Home | Blog | Software | Reviews and Features | Forum | Help | Donate | About us
topbanner_forum
  *

avatar image

Welcome, Guest. Please login or register.
Did you miss your activation email?

Login with username, password and session length
  • December 14, 2017, 04:09 AM
  • Proudly celebrating 10 years online.
  • Donate now to become a lifetime supporting member of the site and get a non-expiring license key for all of our programs.
  • donate

Author Topic: IDEA Data extraction and convert to CSV  (Read 894 times)

magician62

  • Supporting Member
  • Joined in 2011
  • **
  • Posts: 128
    • View Profile
    • Donate to Member
IDEA Data extraction and convert to CSV
« on: November 26, 2017, 10:30 AM »
I have a number of large files which contain multiple records of two columns of data. The first column is effectively a field name, the second the data. There are multiple records in the file so am looking to extract the data to a CSV with field names as the first row.

The delimiter will need to be the @ symbol as the data may contain a comma. I can format the data to have a delimiter after fieldname and after data if it helps.

Original data source is a word doc, which will be exported to txt for processing. Final destination will be Access

To make it a little harder, not all fieldnames exist in every record, but the first one will always be there.

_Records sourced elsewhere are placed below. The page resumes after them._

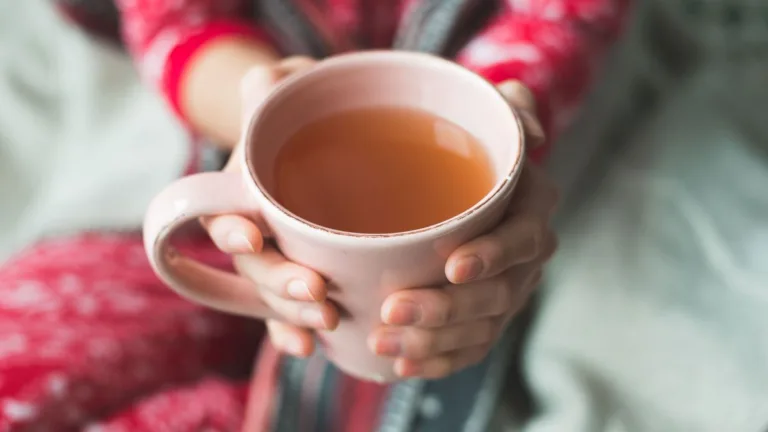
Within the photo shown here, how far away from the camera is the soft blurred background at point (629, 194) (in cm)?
50

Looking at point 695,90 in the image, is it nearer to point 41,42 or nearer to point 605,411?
point 605,411

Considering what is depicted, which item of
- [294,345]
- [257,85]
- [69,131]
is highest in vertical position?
[257,85]

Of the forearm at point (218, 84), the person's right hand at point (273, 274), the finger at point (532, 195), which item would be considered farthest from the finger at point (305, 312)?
the forearm at point (218, 84)

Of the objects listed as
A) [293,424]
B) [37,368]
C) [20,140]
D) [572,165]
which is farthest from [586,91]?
[20,140]

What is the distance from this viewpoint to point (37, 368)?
50 cm

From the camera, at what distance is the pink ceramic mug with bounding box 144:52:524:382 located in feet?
1.06

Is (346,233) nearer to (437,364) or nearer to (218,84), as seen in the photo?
(437,364)

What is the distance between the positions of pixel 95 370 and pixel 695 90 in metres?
0.53

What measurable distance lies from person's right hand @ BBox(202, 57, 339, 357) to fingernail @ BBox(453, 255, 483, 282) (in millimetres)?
62

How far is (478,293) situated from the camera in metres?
0.39

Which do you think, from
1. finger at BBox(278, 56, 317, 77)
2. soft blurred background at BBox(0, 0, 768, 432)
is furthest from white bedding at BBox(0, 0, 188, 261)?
finger at BBox(278, 56, 317, 77)

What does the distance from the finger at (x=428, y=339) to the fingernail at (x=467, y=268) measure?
0.19ft

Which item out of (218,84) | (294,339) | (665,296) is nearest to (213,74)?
(218,84)

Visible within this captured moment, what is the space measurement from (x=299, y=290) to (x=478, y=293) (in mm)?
97
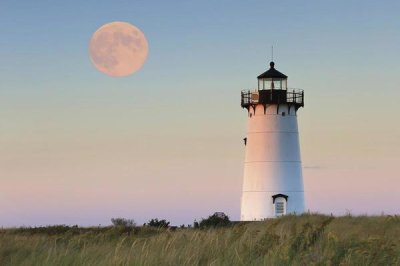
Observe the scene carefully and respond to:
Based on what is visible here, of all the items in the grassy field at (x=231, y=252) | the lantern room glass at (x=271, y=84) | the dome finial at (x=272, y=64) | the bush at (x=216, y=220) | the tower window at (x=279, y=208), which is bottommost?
the grassy field at (x=231, y=252)

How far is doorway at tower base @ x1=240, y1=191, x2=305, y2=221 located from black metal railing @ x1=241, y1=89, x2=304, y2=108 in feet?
18.3

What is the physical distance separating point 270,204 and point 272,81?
780 centimetres

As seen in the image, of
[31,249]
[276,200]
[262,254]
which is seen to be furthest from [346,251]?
[276,200]

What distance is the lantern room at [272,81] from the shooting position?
44.0 m

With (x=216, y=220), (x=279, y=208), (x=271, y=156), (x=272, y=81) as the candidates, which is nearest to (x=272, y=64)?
(x=272, y=81)

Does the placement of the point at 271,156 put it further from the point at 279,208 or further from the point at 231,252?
the point at 231,252

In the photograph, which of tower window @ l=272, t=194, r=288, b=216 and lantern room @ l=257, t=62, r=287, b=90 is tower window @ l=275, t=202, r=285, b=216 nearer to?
tower window @ l=272, t=194, r=288, b=216

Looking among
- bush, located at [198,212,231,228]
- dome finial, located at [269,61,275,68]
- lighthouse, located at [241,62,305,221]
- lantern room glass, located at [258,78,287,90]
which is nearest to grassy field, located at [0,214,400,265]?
bush, located at [198,212,231,228]

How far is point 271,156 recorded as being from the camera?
41.7 m

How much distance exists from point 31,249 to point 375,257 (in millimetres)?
5357

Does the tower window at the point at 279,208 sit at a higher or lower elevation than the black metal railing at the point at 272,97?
lower

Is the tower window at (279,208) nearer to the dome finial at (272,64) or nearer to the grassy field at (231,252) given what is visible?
the dome finial at (272,64)

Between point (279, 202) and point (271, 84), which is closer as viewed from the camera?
point (279, 202)

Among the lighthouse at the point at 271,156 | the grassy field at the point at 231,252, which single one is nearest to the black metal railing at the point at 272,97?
the lighthouse at the point at 271,156
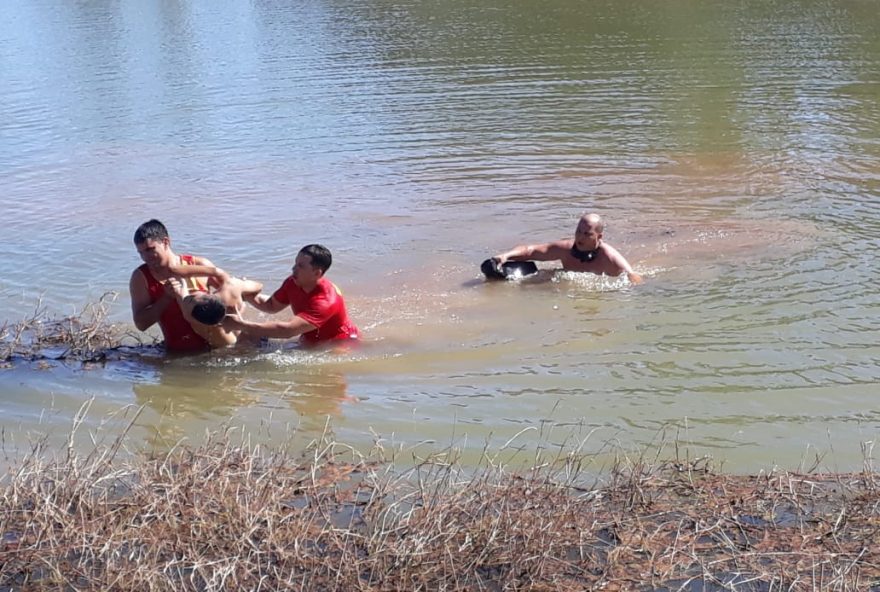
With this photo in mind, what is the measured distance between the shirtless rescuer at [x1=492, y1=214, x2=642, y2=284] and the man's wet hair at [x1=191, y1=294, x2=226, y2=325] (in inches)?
142

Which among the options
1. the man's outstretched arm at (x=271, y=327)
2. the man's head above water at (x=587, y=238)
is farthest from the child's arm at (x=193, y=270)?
the man's head above water at (x=587, y=238)

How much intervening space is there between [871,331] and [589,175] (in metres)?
6.62

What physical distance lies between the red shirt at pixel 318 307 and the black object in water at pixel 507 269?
2320 mm

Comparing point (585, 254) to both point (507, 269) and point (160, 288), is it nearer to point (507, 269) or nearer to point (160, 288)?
point (507, 269)

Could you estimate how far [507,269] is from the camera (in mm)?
10758

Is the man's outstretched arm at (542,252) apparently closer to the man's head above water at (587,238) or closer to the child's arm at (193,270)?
the man's head above water at (587,238)

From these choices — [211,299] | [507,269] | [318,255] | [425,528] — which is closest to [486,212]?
[507,269]

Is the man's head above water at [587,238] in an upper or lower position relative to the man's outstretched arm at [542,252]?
upper

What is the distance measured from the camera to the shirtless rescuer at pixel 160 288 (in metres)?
7.87

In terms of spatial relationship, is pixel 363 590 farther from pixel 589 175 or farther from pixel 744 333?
pixel 589 175

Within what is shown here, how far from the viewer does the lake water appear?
743 centimetres

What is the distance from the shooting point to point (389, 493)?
5492 mm

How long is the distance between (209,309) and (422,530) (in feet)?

Ideally the snack will allow the user to define the word in the first column which is the start of a record. Not all rows are really needed, so either they can all be captured and later processed to remove un-needed fields and data. Or if a facility for the user to define the fields existed, I can enter the fieldnames as needed for each document type.

Data example

fieldname1@data1
fieldname2@data2
fieldname3@data3
fieldname4@data4
fieldname1@data1
fieldname2@data2
fieldname3@data3
fieldname4@data4
fieldname1@data1
fieldname3@data3
fieldname4@data4


Alternatively I can have each record in a seperate text file, if that would be easier

Hopefully someone can help, as there are several thousand records in the documents
« Last Edit: November 26, 2017, 10:47 AM by magician62 »

Ath

  • Supporting Member
  • Joined in 2006
  • **
  • Posts: 3,080
    • View Profile
    • Donate to Member
Re: IDEA Data extraction and convert to CSV
« Reply #1 on: November 26, 2017, 11:54 AM »
A question (and more may follow)
- Is the data-part limited to a single line, or can it be multiple lines?

magician62

  • Supporting Member
  • Joined in 2011
  • **
  • Posts: 128
    • View Profile
    • Donate to Member
Re: IDEA Data extraction and convert to CSV
« Reply #2 on: November 26, 2017, 12:07 PM »
All data single line, and would hazard no more than 200 characters.

wraith808

  • Supporting Member
  • Joined in 2006
  • **
  • default avatar
  • Posts: 9,043
    • View Profile
    • Donate to Member
Re: IDEA Data extraction and convert to CSV
« Reply #3 on: November 26, 2017, 01:04 PM »
So taking your data example, what would the output ideally be?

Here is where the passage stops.